WIP. Given a OCR-D workspace with document images in the OCR-D-IMG file group, the example workflow produces:

  • Binarized images
  • Line segmentation
  • OCR text (using Calamari and Tesseract, both with GT4HistOCR models)
  • (Given ground truth in OCR-D-GT-PAGE, also an OCR text evaluation report)

If you're interested in the exact processors, versions and parameters, please take a look at the script and possibly the individual Dockerfiles.

Goal

Provide a test environment to produce OCR output for historical prints, using OCR-D, especially ocrd_calamari and sbb_textline_detection, including all dependencies in Docker.

How to use

Currently, due to problems with the Travis CI, we do not provide pre-built containers anymore.*

To build the containers yourself using Docker:

cd ~/devel/ocrd-galley/
./build

You can then install the wrappers into a Python venv:

cd ~/devel/ocrd-galley/wrapper
pip install .

You may then use the script my_ocrd_workflow to use your self-built containers on an example workspace:

# Download an example workspace
cd /tmp
wget https://qurator-data.de/examples/actevedef_718448162.first-page.zip
unzip actevedef_718448162.first-page.zip

# Run the workflow on it
cd actevedef_718448162.first-page
~/devel/ocrd-galley/my_ocrd_workflow

Viewing results

You may then examine the results using PRImA's PAGE Viewer:

java -jar /path/to/JPageViewer.jar \
  --resolve-dir . \
  OCR-D-OCR-CALAMARI/OCR-D-OCR-CALAMARI_00000024.xml

The example workflow also produces OCR evaluation reports using dinglehopper, if ground truth was available:

firefox OCR-D-OCR-CALAMARI-EVAL/OCR-D-OCR-CALAMARI-EVAL_00000024.html

ppn2ocr

The ppn2ocr script produces a workspace and METS file with the best images for a given document in the Berlin State Library (SBB)'s digitized collection.

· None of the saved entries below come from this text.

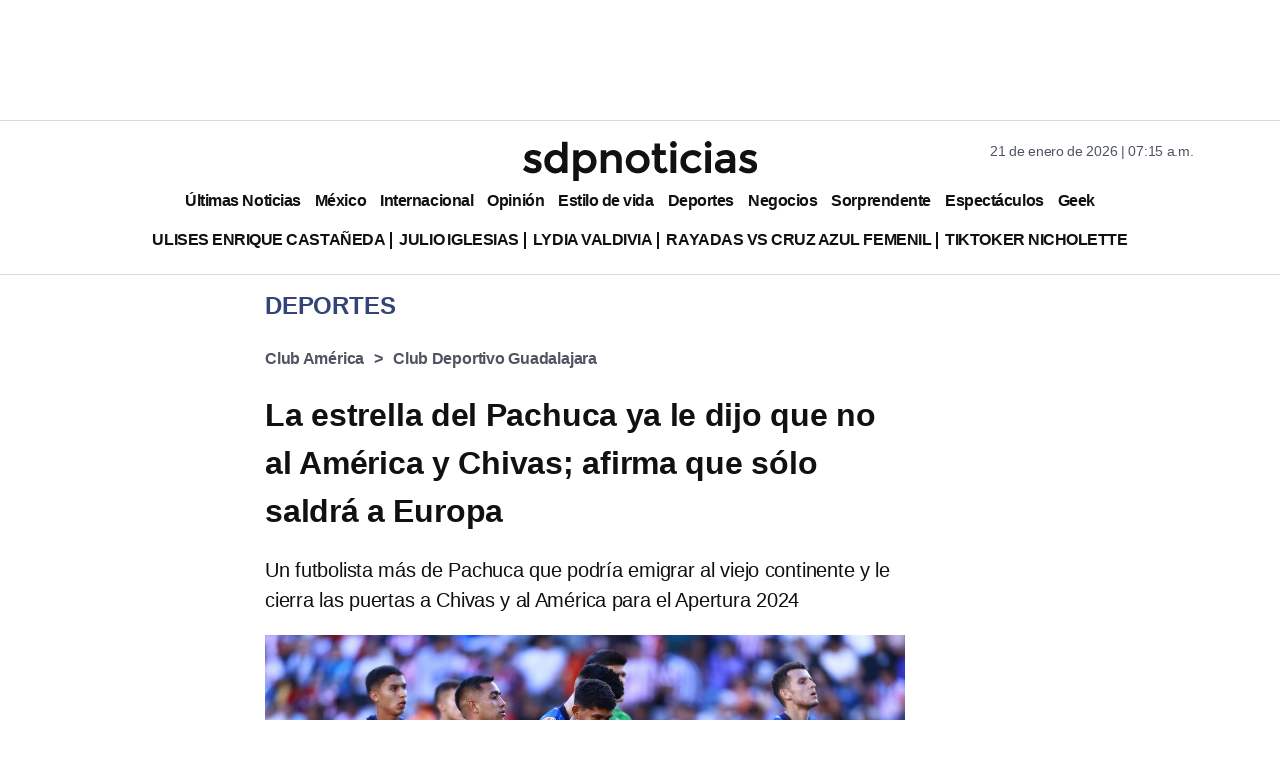

--- FILE ---
content_type: text/html; charset=utf-8
request_url: https://www.google.com/recaptcha/api2/aframe
body_size: 138
content:
<!DOCTYPE HTML><html><head><meta http-equiv="content-type" content="text/html; charset=UTF-8"></head><body><script nonce="-SEfqOEF12X6K1mZTDvP-Q">/** Anti-fraud and anti-abuse applications only. See google.com/recaptcha */ try{var clients={'sodar':'https://pagead2.googlesyndication.com/pagead/sodar?'};window.addEventListener("message",function(a){try{if(a.source===window.parent){var b=JSON.parse(a.data);var c=clients[b['id']];if(c){var d=document.createElement('img');d.src=c+b['params']+'&rc='+(localStorage.getItem("rc::a")?sessionStorage.getItem("rc::b"):"");window.document.body.appendChild(d);sessionStorage.setItem("rc::e",parseInt(sessionStorage.getItem("rc::e")||0)+1);localStorage.setItem("rc::h",'1769001325053');}}}catch(b){}});window.parent.postMessage("_grecaptcha_ready", "*");}catch(b){}</script></body></html>

--- FILE ---
content_type: application/javascript; charset=utf-8
request_url: https://fundingchoicesmessages.google.com/f/AGSKWxUIKkg1x7jZ2Yc6I2byHQniLZX8o0MJ3hb9OvIYjXgexobtV8OaoxhtE0eVKBFEhBskGCSjLnciqIBYM2ZD0LloJSYMG9VPkH_vhiUCuO71my3ti0algM3M2At4Fx7nhKTDK8Ls0rkZPXKLU17ZEyN1t-bP-GIe3JVbHnrSg_nC0a7yi7rTJAJ7RCC9/__adserver./ad/rotate?/clkads./ads/txt_/ads/popup.
body_size: -1292
content:
window['cf7e33cc-dc8d-43f5-88fb-cb35bc542d91'] = true;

Install it with an up-to-date pip (otherwise this will fail due to a opencv-python-headless build failure):

pip install -r ~/devel/ocrd-galley/requirements-ppn2ocr.txt

The document must be specified by its PPN, for example:

~/devel/ocrd-galley/ppn2ocr PPN77164308X
cd PPN77164308X
~/devel/ocrd-galley/my_ocrd_workflow -I MAX --skip-validation

This produces a workspace directory PPN77164308X with the OCR results in it; the results are viewable as explained above.

ppn2ocr requires properly set up environment variables for the proxy configuration. At SBB, please read howto/docker-proxy.md and howto/proxy-settings-for-shell+python.md (in qurator's mono-repo).

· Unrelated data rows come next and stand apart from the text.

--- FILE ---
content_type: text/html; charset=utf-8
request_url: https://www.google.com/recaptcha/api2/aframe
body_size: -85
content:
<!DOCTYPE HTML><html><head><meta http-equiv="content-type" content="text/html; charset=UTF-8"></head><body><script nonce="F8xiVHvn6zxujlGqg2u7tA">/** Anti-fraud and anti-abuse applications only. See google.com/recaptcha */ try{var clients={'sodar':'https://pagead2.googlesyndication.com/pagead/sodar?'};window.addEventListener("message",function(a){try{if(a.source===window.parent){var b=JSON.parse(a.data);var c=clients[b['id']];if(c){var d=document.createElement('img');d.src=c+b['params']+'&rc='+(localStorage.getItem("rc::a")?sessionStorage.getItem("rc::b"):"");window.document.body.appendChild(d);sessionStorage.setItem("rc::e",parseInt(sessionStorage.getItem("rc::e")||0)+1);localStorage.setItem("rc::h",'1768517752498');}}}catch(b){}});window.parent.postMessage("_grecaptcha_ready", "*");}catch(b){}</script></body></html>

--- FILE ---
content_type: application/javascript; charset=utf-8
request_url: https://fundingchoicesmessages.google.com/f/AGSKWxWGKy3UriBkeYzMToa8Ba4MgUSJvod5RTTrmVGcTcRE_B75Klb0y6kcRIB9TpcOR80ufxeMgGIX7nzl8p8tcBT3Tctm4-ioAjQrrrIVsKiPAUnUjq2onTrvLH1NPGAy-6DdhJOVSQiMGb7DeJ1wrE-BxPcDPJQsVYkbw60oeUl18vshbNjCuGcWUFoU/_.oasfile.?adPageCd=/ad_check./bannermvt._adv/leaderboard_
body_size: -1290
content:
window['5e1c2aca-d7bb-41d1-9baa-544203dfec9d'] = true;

ocrd-workspace-from-images

The ocrd-workspace-from-images script produces a OCR-D workspace (incl. METS) for the given images.

~/devel/ocrd-galley/ocrd-workspace-from-images 0005.png
cd workspace-xxxxx  # output by the last command
~/devel/ocrd-galley/my_ocrd_workflow

This produces a workspace from the files and then runs the OCR workflow on it.